またか という苦笑と共に、少し飽きてきていた民は、適当に祝った。
地味だった。
これら誕生時にまつわる話は、 大人たちによって、面白おかしく王子と王女たちにも繰り返し伝えられ、彼らの成長に影響を与えることになる。
◇ ◇ ◇
「お姉さま! メドリ、お姉さまは?」
マホロバ国の長姫ユキアの部屋に 勢い良く駆け込んできたのは、妹姫セセナ。
可愛らしく華やかに装った姿は、いかにも年頃のお姫様らしい。
問われた若い侍女は、にっこりと微笑んで答えた。
「ユキア様は、いつものように朝早くからお散歩に出て、まだ 戻っていらっしゃいません。もうそろそろお昼時ですから、戻られる頃とは思いますが」
「着飾ればお美しくもなれると思うのに、お姉さまってば、お散歩と読書にしか興味をお持ちにならないのね」
国の誉れともいわれる美貌の両親の子である。
不細工なわけがない。
むしろ、良いとこ取りをしているとさえ思える顔立ちなのだが、 目立つことを嫌っている。

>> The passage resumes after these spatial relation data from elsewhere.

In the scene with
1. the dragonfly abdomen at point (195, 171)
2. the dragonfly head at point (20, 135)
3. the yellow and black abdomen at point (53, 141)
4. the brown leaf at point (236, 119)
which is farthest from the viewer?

一般の家でさえ、第一子は、親を始め大人たちの関心が集まり易い。
成長に関わる記念品も、上の子ほど多い。
ましてや、王家である。
国中の関心の的になった上に、死人まで出た伝説のドンチャン騒ぎの原因だったことに、 ほとほと嫌気がさしていた。
ユキアは、 幼い頃から
「徹底的に目立たない、地味なお姫さま」を目指すという、
前代未聞の大計画を立て、着々と進行中だった。
反してセセナは、人々の注目を一身に集める姉に憧れた。
「とにかく、何が何でも目立つお姫様」を目標に成長していった。
近頃は 二人の努力が報われて、いつの間にか注目度は逆転していた。
セセナの纏う新しい衣装や斬新な髪型は、たちまち評判になり、娘たちは先を争って真似をした。
マホロバの流行は、セセナから発信されると言っても過言ではない。
「新しいお衣装が出来てきたので、見ていただこうと思ったのに。それにね、良い物を見つけたの。お姉さまに絶対似合うわ」
セセナが持ってきたのは、目の覚めるような大粒の翠玉が、一見 素朴に見えるが、凝った細工の金鎖に付けられている首飾り。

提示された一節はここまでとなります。